January 8 – Tasmania, Marakoopa Cave + Honey Farm

Rain Delay

As some of you may know, we were scheduled to hike up Cradle Mountain in Tasmania. However, heavy rains all of Wednesday night and continuing showers throughout the day meant a change in plans. Instead of hiking, we visited Marakoopa Cave and a honey farm.

First, stop: Marakoopa Cave. While all of us shivered in the 9 degree Celsius, or about 48 degrees Farenheit, cave, our guide Alwyn was perfectly comfortable in shirt sleeves. The cave is kept at a constant 9 degrees Celsius because it is the exact average of the temperature year round. It is important to note what a character Alwyn was. He looked like a professor straight from Hogwarts, glasses perched on the end of his nose and all.

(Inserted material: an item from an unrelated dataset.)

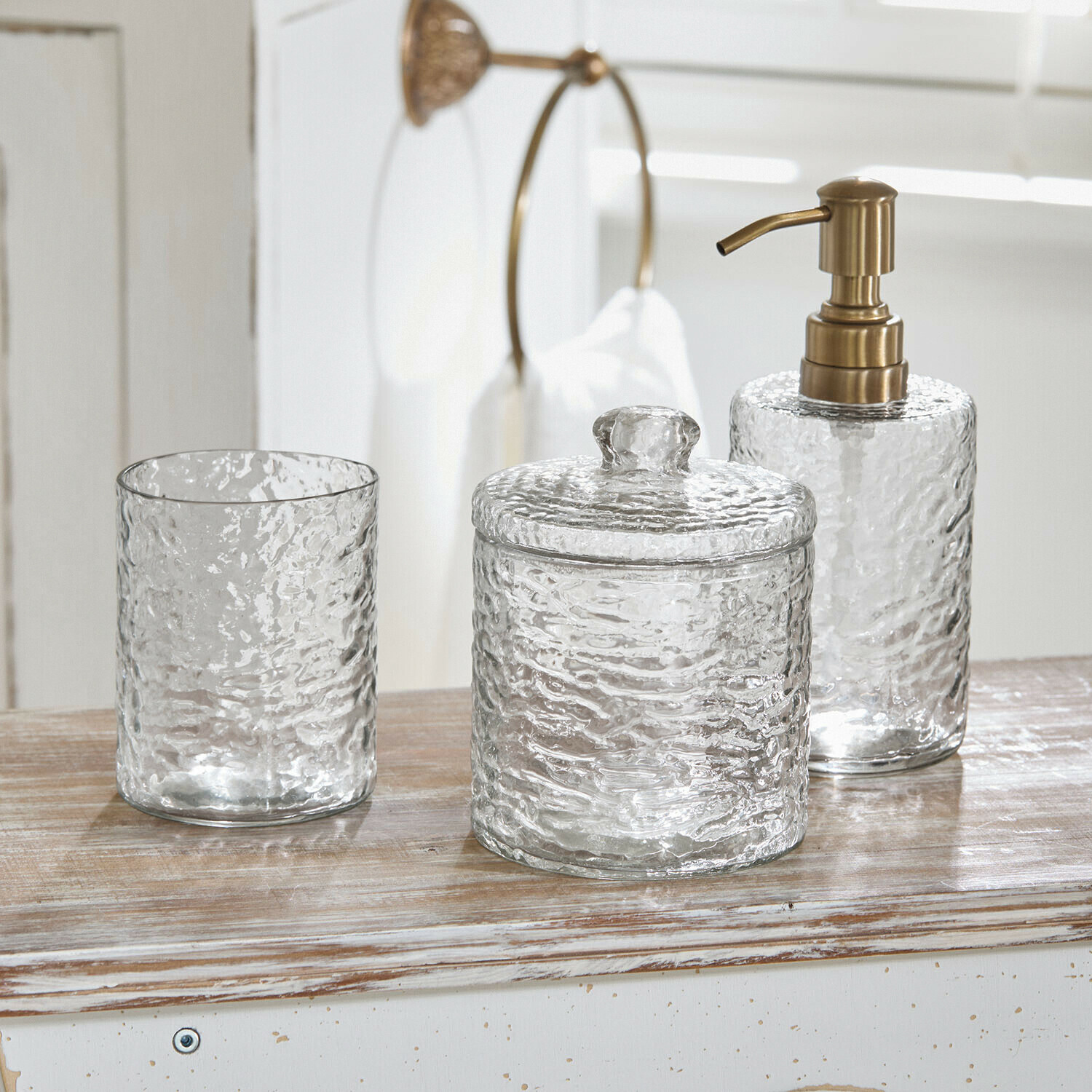 Průhledná skleněná koupelnová sada s dávkovačem a nádobou na mýdlo, zlatý kov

Marakoopa Cave was first discovered in 1906 by two brothers living on a nearby farm. The cave was kept a secret until 1910 when they finally sought government permission to obtain the land and open it as a show cave. The cave was formed by limestone that is over 500 million years old. Small rivers continue to flow through the cave, causing formations to continue to grow as well as causing flooding 3 to 4 times a year. Some of the formations are estimated to be 30-40 million years old, but their exact age is not known because they are protected as a UNESCO World Heritage Site.


Another fantastic feature of the cave was the glow worm chamber. Marakoopa Cave has the largest population of glow worms in Australia. But glow worms aren’t actually worms at all. Glow worms are actually the larval phase of an insect called the fungus gnat, which is similar to a mosquito. Once glow worms reach adulthood, they only live 3 to 4 days because they don’t have a mouth. The glow worms glow to attract food, and the population is still thriving because female glow worms glow brighter to attract males to mate with. The best way to describe what the glow worm chamber looked like with all of the lights off, is like looking at constellations at a planetarium. No pictures, but it was truly spectacular.

Second stop: honey farm to see what the buzz was all about. The farm included a museum that had a working hive on display as well as fun facts about bees. It also had a shop that featured dozens of types of honey available to sample. The leatherwood honey was unique to Tasmania. Other types included blueberry, chocolate hazelnut, orange blossom and rose. Other honey products included marinades, soaps, nougat and ice cream. The honey farm shop was definitely a hit with our whole group.

We rounded out the evening with some home made pizzas and hoped that the weather would improve for our hike tomorrow!